Independente de ser uma perfeita recriação de algo que se perdeu em épocas passadas, o jogo se arrasta em diversos pontos, que poderiam facilmente ser enriquecidos pelas novas ideias de design e tecnologia que surgiram desde que os RPGs estratégicos de computador saíram de moda.
A interface de quests é precária. Sendo completamente baseada em texto, ela volta-se para um tempo onde as dicas para prosseguir em um jogo não eram tão óbvias. Mas, em vários casos, por exemplo, quando o nome de um NPC ou uma cidade estão óbvios na descrição da quest, não imagino o porquê não implementar uma opção de mostrar onde encontrar aquela cidade ou personagem. Não há nenhum propósito em você ter que procurar a olho onde estão as coisas simplesmente por não ter decorado algum nome ou localidade.
O mesmo acontece para itens, armas e poções, onde a descrição dos mesmos prefere focar em termos muito técnicos, sem oferecer nada útil para alguém que ainda não está por dentro de todas as complexas mecânicas do jogo. O último Dragon Age provou que você pode ser um RPG de qualidade facilitando a visualização dos números que realmente importam para o jogador sem deixar de ser detalhista.
Quisera permanecer completamente hardcore, essas opções poderiam estar disponíveis ao menos no nível de dificuldade mais baixo, que é o recomendado para quem nunca jogou um RPG desse tipo (e que na verdade passa longe de ser realmente fácil). Essa insistência em ignorar completamente algumas ideias e mecânicas que vieram em outros RPGs atuais, e que não feriria em nada a proposta clássica do jogo, é algo que eu não consigo aceitar muito bem. Tutoriais e introduções interativas, se presentes nessa dificuldade menor, também auxiliariam muito novatos ou pessoas que não estão por dentro desse estilo de jogo há muito tempo.

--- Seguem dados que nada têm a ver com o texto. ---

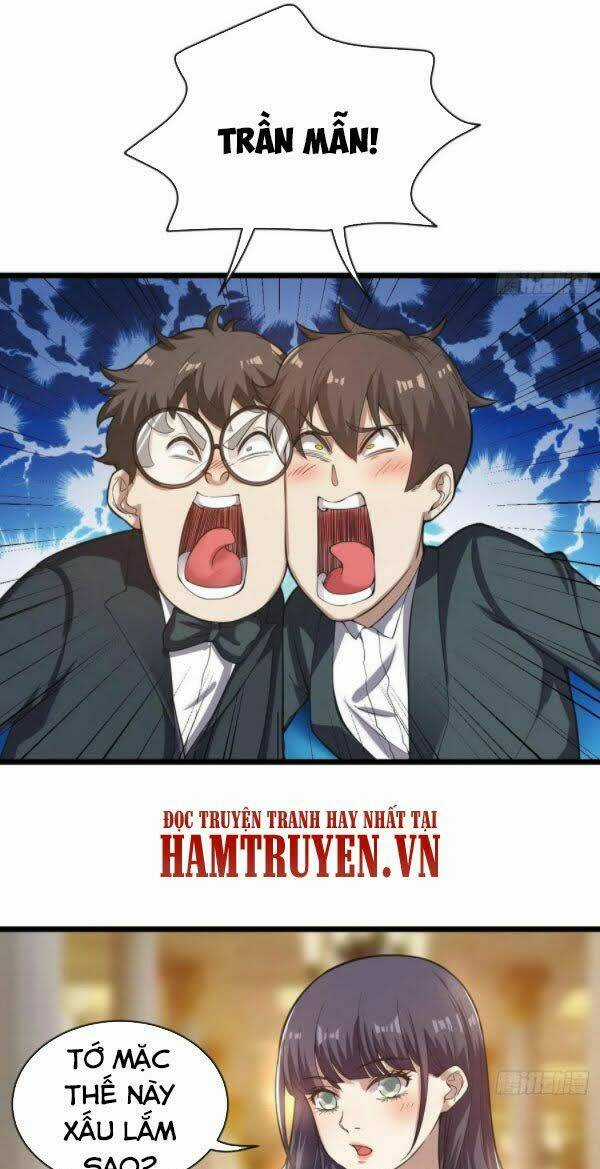 Vô Hạn Biến Dị Chapter 23 trang 8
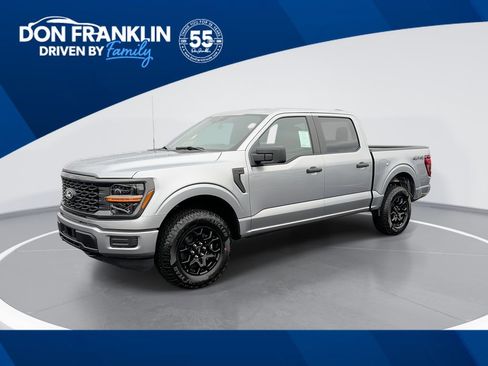 New 2026 Ford F150 STX AWD/4WD image 1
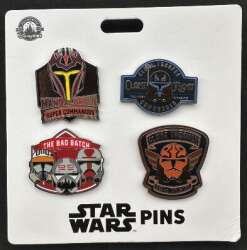 Star Wars Insignia Booster Pack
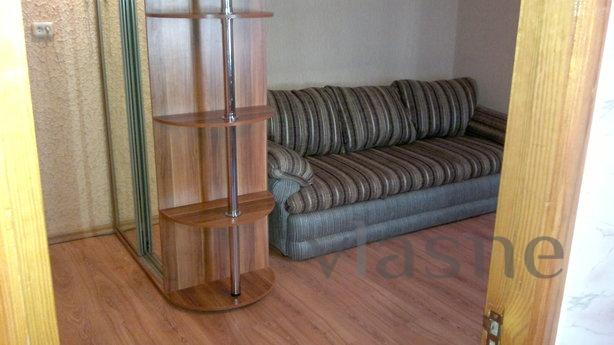 Offer my apartment in the city center: Ul.Hlebnaya and Ul.Ma
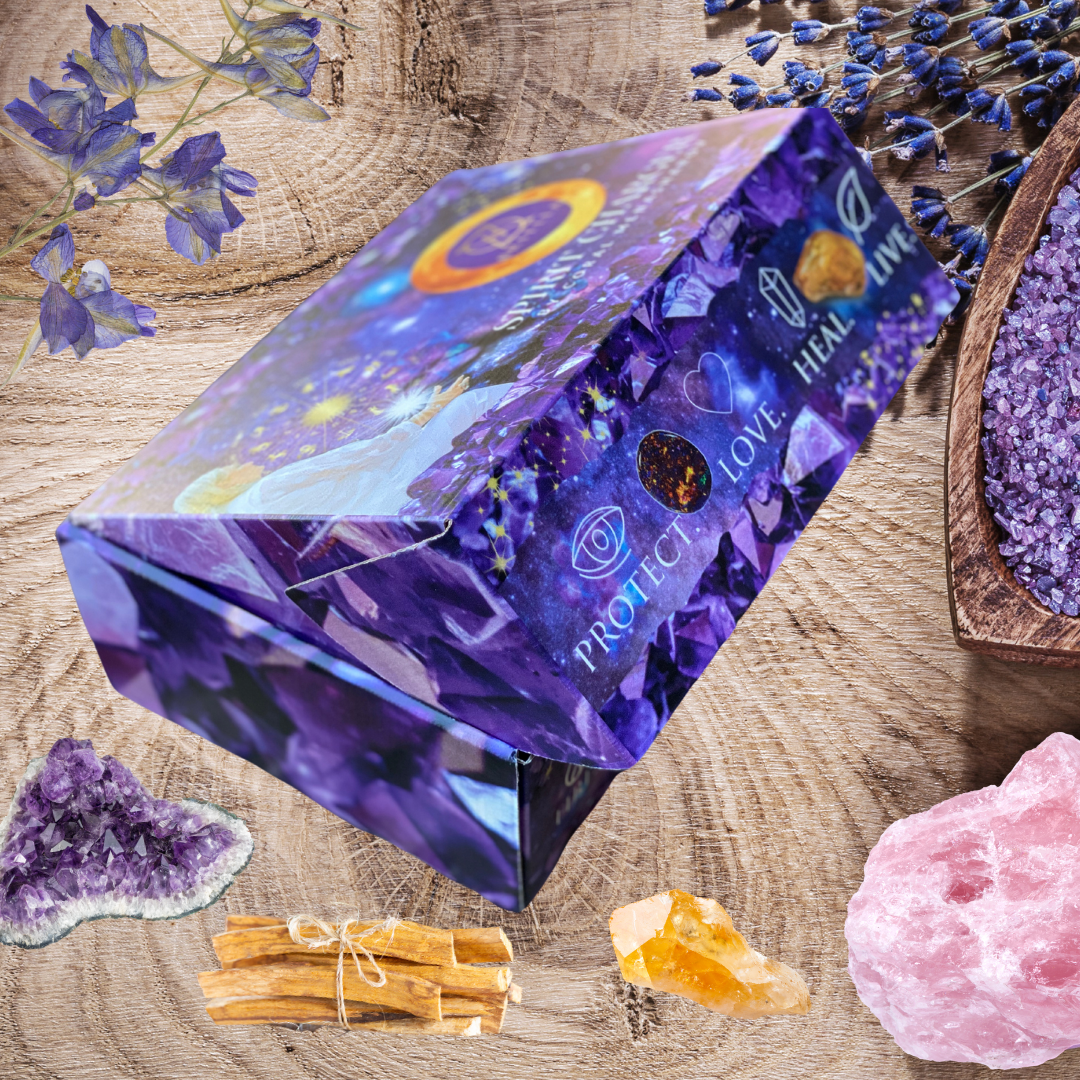 Spirit Charger Mystery Crystal Kit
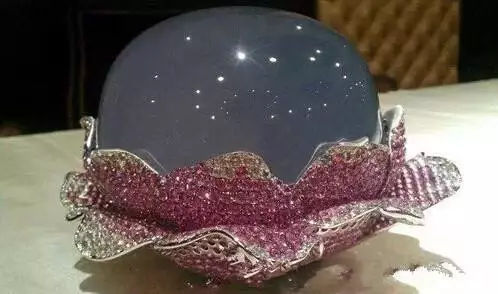 紫罗兰翡翠|紫罗兰翡翠能不能“见光不死”？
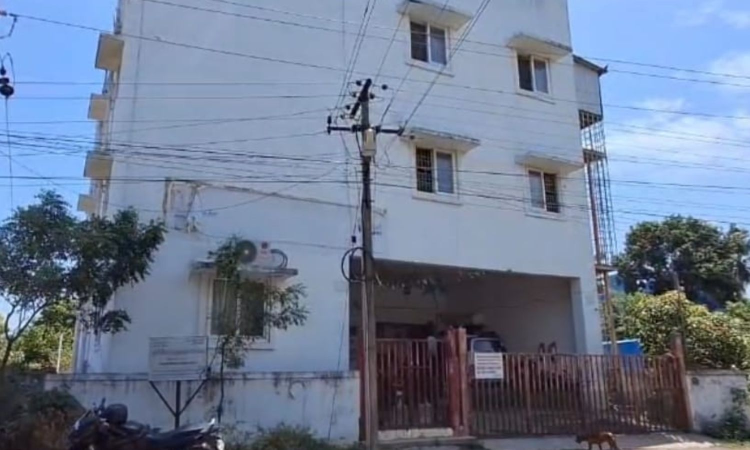 Driver held for sexually harassing girls at shelter in Vandalur Driver held for sexually harassing girls at shelter in Vandalur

A progressão do jogo permanece boa durante sua maior parte, mas nas etapas finais chega a ser sofrível. Sendo um RPG clássico, as quests secundárias, bem como as de história dos personagens coadjuvantes, são completamente opcionais. Mas, sendo o jogo de dificuldade fixa para cada um dos mapas, é praticamente impossível chegar ao final sem ter visto quase tudo.
A dungeon final tem um pico de dificuldade absurdo se comparado aos últimos desafios enfrentados até então, e uma equipe quase nos últimos níveis é praticamente essencial. Como grind não existe nesse tipo de jogo, a forma de melhorar é acompanhando as histórias secundárias e fazendo tudo o que se vê pela frente. Isso simplesmente não faz sentido para os dias atuais, quando temos soluções muito mais interessantes: ou você cria um caminho que possa ser humanamente passável até o seu fim, ou cria obstáculos obrigatórios que te ajudem a chegar até o final de maneira natural. De nada adianta ter uma abundância enorme de conteúdo não obrigatório se na prática a maior parte dele terá que ser feita para chegar à conclusão do jogo. Outra opção aqui seria escalar a dificuldade da última fase de acordo com o grupo, sem deixar ridiculamente fácil, mas sem sair do alcance de quem decidiu seguir apenas a história principal.
Como dito antes, eu entendo que tenha um enorme público que goste do jogo exatamente assim, cru em diversas partes e uma representação 100% fiel do que RPGs desse tipo eram em outras épocas. Mas, para mim, não posso deixar de lado a falta de vários elementos que apenas somariam ao contexto geral do título.
Enfim: você não precisa ser o Tim Schafer e fazer o completo oposto do que prometeu, mas focar 100% em uma época ou estilo que já melhorou muito ao longo dos anos pode não ser uma ótima ideia também. Pillars of Eternity com certeza agradou aos seus, mas poderia ter abrangido um público muito maior sem necessariamente trair o público alvo.